For My Isaac on His Baptism Day

IsaacMarch 16, 2014

Dear beautiful baby boy,

Isaac, my blue-eyed, happy little tender snip of a little man: I love you with all my heart. I never imagined you in my life, and now I can’t imagine our life without you. You have built a bridge of grace from the beautiful blue-eyed man I have chosen to spend my life with—a bridge to me and to the two precious girls who have been my heart long before you were all conceived—Cecilia and Eloisa.

Isaac, you’re just a little baby. You can’t even talk. And yet you have helped us all to understand ourselves anew, and in relation to one another. I know that a love beyond all knowing is at work in us when I look at smiling, soft little you–when I look at the five of us, together–because you have completed our recently reconfigured family in a way I never could have imagined years ago when I was dreaming up what my family might look like.
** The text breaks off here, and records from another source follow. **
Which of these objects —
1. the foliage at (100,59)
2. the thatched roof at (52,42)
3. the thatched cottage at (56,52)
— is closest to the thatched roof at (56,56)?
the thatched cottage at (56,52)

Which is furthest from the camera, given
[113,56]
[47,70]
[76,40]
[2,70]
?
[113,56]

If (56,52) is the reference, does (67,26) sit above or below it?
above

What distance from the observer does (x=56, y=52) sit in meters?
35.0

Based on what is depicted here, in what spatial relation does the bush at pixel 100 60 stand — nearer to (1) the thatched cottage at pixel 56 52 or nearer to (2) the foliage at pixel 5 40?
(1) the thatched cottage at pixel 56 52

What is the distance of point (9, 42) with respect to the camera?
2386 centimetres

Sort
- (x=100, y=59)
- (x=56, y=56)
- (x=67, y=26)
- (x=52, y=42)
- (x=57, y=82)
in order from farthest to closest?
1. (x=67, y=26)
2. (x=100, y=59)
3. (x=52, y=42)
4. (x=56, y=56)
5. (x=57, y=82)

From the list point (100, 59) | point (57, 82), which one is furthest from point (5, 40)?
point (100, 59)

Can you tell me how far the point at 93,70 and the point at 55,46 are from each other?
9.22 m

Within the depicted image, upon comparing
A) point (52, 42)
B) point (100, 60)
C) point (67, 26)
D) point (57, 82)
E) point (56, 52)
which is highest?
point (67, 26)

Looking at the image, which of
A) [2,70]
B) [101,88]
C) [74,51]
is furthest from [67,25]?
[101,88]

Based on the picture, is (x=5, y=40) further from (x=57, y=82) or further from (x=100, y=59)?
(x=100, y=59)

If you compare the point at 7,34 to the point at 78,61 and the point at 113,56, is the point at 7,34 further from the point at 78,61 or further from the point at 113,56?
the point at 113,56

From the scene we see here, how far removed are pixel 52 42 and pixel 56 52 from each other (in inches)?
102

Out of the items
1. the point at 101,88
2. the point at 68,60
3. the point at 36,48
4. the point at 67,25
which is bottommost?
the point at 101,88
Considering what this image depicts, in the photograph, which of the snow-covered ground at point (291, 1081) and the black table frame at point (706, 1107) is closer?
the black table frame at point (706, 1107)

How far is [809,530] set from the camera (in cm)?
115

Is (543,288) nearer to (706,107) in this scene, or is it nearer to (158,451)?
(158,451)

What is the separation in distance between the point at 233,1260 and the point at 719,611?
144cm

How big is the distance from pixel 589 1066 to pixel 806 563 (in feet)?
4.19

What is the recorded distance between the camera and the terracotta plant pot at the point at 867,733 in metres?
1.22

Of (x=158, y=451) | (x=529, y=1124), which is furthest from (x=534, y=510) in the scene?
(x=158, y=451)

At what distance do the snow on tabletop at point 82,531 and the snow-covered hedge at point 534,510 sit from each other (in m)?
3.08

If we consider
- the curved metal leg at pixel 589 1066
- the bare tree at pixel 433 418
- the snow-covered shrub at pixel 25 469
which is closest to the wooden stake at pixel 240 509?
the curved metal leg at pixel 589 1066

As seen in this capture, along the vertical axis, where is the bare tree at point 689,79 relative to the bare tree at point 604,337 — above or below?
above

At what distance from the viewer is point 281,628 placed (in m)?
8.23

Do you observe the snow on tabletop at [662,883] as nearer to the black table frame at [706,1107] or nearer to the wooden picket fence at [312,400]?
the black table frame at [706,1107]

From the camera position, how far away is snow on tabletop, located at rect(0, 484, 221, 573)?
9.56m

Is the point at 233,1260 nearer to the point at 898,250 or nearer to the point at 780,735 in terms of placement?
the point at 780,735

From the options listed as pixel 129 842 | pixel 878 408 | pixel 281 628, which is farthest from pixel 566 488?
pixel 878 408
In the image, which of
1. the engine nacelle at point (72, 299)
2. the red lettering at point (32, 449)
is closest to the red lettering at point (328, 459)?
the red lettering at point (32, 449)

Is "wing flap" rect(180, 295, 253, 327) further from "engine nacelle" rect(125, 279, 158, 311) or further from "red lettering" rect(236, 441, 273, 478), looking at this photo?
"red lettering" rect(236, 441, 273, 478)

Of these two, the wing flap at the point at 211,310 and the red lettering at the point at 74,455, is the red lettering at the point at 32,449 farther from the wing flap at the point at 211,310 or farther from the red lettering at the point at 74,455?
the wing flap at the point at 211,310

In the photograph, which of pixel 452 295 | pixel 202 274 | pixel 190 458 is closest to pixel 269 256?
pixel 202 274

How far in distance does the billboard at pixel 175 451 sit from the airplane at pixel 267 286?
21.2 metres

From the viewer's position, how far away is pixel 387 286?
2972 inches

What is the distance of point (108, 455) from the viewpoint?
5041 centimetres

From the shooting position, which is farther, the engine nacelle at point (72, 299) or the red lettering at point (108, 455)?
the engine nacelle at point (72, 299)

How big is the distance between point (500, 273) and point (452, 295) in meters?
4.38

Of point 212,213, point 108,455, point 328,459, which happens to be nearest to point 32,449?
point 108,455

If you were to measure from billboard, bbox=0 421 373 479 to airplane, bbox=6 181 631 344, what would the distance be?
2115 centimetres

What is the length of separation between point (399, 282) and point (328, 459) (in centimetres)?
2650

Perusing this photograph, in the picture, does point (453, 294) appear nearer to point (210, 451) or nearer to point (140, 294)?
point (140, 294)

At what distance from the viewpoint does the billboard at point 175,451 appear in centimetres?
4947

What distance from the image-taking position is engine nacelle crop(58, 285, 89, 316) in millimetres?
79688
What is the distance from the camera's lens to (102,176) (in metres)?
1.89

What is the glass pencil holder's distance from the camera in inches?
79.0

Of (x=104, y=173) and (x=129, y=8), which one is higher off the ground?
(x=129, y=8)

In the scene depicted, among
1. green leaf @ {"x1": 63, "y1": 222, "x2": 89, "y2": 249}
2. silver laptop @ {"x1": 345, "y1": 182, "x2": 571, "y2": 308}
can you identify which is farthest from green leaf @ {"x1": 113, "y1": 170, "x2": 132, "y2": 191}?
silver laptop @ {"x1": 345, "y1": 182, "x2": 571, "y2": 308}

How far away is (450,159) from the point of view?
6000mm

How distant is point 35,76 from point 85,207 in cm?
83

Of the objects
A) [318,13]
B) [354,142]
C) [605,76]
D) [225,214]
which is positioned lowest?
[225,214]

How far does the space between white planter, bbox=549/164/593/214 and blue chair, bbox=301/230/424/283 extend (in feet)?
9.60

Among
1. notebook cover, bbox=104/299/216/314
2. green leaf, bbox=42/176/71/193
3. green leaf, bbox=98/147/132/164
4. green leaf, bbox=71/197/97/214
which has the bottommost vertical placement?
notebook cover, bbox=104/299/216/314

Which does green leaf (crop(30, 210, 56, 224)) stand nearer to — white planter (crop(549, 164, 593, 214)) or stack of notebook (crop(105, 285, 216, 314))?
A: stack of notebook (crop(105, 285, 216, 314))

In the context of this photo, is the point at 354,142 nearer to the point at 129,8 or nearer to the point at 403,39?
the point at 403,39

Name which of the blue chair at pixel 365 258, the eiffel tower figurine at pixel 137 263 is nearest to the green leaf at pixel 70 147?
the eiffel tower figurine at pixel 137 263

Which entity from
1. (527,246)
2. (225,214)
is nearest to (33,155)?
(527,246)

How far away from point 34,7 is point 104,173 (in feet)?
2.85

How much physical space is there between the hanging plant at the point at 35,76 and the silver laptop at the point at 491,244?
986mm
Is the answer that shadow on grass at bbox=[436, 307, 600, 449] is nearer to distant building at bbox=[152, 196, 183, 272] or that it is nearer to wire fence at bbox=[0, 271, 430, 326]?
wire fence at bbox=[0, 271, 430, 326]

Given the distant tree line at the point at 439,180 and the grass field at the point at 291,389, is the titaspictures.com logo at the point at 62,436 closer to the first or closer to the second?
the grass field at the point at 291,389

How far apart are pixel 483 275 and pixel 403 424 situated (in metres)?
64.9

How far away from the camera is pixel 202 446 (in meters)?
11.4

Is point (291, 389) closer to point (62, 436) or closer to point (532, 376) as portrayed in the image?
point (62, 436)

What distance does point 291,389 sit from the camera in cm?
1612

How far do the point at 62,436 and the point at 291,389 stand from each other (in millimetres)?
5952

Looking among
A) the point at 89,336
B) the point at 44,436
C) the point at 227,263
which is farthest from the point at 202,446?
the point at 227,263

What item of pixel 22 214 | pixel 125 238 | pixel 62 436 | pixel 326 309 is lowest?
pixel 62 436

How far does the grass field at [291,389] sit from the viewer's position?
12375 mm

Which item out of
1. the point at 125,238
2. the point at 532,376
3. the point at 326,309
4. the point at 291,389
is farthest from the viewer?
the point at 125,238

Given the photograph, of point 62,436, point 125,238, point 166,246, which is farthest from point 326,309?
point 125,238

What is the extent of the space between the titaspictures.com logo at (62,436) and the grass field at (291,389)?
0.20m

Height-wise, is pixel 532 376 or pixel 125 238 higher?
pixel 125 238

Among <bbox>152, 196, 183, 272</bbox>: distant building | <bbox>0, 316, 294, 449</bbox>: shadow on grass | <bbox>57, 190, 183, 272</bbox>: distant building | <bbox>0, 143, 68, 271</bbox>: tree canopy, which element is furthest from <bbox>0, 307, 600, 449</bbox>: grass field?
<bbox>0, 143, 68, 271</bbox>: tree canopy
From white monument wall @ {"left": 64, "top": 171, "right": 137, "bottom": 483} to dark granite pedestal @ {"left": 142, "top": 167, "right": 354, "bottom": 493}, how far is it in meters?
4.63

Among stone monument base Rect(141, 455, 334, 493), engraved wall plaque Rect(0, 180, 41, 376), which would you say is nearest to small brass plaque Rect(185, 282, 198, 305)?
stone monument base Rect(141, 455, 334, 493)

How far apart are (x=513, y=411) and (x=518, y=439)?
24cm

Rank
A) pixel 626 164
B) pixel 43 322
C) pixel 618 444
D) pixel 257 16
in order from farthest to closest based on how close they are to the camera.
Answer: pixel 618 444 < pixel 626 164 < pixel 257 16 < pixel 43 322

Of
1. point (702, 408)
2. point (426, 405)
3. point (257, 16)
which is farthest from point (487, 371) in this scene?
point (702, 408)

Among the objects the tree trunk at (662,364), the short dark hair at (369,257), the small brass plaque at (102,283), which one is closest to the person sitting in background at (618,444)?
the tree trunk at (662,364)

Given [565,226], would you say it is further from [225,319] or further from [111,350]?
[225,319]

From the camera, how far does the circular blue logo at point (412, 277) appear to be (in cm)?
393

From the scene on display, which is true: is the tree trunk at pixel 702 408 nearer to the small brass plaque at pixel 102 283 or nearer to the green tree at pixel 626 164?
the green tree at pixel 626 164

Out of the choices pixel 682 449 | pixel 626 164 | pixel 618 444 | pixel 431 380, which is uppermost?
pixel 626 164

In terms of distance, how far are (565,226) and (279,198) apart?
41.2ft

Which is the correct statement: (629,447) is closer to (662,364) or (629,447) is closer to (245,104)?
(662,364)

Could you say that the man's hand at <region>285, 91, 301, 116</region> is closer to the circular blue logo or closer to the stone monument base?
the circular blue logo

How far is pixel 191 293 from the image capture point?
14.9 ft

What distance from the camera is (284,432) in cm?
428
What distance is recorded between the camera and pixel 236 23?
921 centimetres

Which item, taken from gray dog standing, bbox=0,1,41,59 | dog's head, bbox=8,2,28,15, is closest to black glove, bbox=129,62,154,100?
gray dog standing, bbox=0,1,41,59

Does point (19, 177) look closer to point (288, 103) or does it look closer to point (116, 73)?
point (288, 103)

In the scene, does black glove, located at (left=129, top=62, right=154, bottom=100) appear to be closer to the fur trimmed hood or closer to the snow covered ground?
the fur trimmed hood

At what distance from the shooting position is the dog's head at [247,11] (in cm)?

You and your father came soon after the deepest sadness our family has experienced: a divorce and a new way of living. You came after a death of an old way of life. And you and your father are my proof that there is life on the other side of heartbreak, that Love conquers even death. You have helped us become whole and healed. I pray that this feels like a gift to you more than it feels like an obligation or a burden.

Ultimately, I think we were all born to be a bridge and a healing in the world. That we were all called to live on the borders like you do. That’s God work. You will know what it is to be a border person in a different way than others do by virtue of your birth, and this, too, is a gift. And I’m sure it will sometimes feel hard, and burdensome. Your family isn’t easy all the time, but it is real.

Most important of all, I hope that you know that I love you the way God loves you: for all of who you are, and despite imperfection. Since I am not God, I will sometimes fail at loving you well. I hope that you know that your family will try hard to keep you safe in our imperfect love nonetheless. I hope that we also challenge you to take risks that help you grow.

Isaac, today you are being welcomed into a community of faith with your baptism, into the Church Universal. This isn’t always going to be easy, either. It will sometimes feel hard, because being a preacher’s kid isn’t easy all the time. And it will sometimes feel hard because the Church, just like the world, is full of people and people are not always easy all the time. But I believe this faith, this way of life, is worthy of your attention and intention, or I wouldn’t pass it on to you. I hope that you know that we are baptizing you today so that we might express our intentions to raise you well and in Love, with a lot of help from faithful people and from God who is Love.

I pray that this feels more like a gift to you than an obligation or a burden, though I’m sure it will sometimes feel like both. The Church isn’t easy all the time but it is real. And I hope that the Church will love you in the way God loves you: for all of who you are and despite imperfection. Because the Church is not God, they will fail sometimes at loving you well. But I hope the Church feels like a safe place to nurture your spirit, and that it doesn’t feel so safe that it won’t challenge you to take risks that help you grow.

And I hope for you the following things:
I hope that you might know yourself beloved. It’s important to me that you know you don’t need this baptism to prove that you are God’s own beloved, because everyone’s in just by virtue of their birth, baby. I hope that you always remember that, too. Everyone’s in.

I hope that you will live your life as a gift—the gift that you already are–to this broken and beautiful world.

I hope that your inevitable heartbreak and despair will never overcome your sense of joy in living for long. The world is brutal and beautiful, and I hope its beauty continues to dazzle you as it does now.

I hope that you will understand yourself not as a consumer of goods, but as a part of the kingdom of God, no less and no more important than any other human being. There will be so many opportunities to numb yourself to feeling. I pray that you don’t get addicted to any of them, because you’ll miss out on so many opportunities to feel. Feeling is hard but it’s good. I promise.

I hope you know that in my eyes, you are perfect just as you are, and in who you are becoming. That I don’t care about your achievement in school, in sports, on standardized tests, in your ability to get into a good college or get a good high paying job. I just want you to be brave and kind. That’s the only kind of achievement that matters in the end.

I am getting baptized with you today, Isaac. And that is because your birth symbolized my rebirth, by the grace of Love.